State the number of lines that hold "charset" in the records below, with no other words.
---- DATA UNDER STUDY
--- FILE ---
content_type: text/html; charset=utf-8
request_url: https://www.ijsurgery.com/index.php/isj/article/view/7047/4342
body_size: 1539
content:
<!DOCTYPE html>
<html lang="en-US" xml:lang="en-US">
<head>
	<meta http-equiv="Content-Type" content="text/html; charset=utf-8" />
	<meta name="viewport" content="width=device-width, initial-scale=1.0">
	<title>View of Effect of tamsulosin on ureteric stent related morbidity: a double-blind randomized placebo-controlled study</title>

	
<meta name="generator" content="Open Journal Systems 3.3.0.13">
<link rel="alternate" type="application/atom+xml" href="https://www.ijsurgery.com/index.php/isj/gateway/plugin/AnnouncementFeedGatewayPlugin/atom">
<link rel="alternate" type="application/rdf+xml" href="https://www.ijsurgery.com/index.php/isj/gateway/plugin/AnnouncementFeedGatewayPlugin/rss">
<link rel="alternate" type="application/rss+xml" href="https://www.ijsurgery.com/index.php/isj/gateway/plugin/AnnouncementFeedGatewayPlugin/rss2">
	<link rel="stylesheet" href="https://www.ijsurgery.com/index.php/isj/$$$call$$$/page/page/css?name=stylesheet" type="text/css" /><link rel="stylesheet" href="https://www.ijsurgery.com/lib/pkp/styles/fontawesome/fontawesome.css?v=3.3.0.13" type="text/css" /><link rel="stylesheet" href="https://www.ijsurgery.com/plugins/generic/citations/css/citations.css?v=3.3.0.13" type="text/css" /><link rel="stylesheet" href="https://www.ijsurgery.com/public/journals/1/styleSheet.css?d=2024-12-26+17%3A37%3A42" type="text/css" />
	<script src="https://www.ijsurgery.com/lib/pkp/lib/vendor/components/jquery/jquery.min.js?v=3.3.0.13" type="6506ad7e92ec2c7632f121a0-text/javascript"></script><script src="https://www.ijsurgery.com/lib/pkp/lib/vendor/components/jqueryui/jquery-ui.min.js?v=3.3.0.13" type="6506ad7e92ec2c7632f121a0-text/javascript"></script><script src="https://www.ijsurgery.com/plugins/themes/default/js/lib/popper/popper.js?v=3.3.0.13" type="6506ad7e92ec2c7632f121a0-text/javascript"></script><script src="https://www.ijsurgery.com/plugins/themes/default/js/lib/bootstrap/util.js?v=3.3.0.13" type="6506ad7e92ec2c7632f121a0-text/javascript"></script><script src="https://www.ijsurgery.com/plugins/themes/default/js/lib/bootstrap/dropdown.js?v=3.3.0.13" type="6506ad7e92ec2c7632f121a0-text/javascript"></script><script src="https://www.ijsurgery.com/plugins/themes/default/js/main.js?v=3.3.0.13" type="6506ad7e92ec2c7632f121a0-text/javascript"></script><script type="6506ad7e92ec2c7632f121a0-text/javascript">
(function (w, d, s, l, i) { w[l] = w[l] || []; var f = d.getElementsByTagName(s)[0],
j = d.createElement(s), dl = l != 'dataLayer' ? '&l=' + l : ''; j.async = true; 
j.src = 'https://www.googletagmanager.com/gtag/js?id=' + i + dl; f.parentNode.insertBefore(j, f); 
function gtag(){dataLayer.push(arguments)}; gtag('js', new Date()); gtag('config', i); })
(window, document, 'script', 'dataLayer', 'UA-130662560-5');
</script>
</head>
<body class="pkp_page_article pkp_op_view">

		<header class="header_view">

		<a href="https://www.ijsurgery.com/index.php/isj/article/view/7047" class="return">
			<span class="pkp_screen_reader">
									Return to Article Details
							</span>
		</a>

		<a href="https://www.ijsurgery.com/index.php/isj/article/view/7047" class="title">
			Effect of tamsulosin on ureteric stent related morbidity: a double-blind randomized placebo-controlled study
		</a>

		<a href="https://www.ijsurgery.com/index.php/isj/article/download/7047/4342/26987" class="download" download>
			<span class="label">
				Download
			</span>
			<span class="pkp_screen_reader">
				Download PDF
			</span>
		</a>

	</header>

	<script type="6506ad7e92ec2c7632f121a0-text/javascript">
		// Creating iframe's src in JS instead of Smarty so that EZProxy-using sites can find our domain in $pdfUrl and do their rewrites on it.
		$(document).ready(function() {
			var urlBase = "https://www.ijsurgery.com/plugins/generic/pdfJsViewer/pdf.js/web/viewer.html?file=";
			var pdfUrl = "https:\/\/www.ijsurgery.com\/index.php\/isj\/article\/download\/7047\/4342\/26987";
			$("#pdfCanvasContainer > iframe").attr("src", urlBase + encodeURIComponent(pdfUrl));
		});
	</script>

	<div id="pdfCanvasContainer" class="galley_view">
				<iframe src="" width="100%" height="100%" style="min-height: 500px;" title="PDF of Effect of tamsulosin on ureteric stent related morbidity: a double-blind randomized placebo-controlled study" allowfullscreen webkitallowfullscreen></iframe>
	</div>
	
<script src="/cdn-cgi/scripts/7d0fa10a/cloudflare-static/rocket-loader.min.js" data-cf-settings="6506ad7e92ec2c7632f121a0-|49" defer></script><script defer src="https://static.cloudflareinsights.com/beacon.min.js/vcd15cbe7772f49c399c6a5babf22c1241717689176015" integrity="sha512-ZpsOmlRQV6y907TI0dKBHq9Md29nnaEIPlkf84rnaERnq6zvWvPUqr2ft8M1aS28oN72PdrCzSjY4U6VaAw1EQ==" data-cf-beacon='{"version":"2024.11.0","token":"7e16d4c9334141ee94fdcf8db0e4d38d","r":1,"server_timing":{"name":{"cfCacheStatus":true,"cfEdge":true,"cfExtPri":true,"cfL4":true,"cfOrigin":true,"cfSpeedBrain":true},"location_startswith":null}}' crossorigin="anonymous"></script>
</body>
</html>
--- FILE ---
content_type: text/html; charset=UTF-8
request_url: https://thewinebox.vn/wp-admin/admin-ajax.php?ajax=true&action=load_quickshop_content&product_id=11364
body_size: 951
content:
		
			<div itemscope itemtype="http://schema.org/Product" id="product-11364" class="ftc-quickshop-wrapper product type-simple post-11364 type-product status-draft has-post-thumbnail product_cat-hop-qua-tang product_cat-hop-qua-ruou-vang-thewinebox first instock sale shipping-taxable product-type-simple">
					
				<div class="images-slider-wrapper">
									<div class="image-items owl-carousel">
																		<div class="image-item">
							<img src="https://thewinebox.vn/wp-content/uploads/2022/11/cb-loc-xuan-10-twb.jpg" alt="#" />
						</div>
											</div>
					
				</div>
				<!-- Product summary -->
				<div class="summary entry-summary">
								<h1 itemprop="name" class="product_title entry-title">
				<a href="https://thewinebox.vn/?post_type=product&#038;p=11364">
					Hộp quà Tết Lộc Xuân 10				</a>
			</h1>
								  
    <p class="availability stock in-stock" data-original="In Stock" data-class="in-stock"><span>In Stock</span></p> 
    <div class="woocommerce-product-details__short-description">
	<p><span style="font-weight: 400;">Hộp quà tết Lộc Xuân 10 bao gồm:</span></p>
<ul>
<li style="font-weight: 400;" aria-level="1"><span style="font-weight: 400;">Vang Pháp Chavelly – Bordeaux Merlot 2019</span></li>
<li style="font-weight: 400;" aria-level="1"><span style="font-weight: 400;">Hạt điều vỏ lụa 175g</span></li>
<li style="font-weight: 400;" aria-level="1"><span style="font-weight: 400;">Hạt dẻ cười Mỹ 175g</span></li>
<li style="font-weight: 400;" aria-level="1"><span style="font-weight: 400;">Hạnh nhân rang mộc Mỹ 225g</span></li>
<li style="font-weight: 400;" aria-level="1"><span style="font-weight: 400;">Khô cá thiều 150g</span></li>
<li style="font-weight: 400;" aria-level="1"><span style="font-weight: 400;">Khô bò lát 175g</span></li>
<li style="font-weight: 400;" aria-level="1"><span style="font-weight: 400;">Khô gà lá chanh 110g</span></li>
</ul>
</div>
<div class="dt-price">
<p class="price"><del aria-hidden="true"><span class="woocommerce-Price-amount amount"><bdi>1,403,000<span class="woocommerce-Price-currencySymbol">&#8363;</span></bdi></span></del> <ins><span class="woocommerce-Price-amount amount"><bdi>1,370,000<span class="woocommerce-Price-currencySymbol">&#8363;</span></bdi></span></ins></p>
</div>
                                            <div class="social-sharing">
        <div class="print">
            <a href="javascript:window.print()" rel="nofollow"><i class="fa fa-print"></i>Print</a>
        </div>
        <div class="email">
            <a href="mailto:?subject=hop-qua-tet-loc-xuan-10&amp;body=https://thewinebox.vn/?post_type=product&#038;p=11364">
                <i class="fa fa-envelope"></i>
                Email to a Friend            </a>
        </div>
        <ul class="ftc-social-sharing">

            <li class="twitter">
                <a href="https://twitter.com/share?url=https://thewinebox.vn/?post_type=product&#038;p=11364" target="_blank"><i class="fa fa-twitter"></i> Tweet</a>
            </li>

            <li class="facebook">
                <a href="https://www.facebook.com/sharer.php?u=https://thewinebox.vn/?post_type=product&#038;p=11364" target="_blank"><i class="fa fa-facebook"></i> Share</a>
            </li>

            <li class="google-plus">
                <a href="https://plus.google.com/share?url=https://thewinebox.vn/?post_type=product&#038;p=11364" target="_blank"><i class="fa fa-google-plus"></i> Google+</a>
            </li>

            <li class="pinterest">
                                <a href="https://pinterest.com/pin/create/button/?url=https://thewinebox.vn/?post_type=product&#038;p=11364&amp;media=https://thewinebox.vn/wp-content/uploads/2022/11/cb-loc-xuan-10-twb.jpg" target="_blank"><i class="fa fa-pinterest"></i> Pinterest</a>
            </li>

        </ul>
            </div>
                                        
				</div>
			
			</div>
--------
▶ _REPLY_
3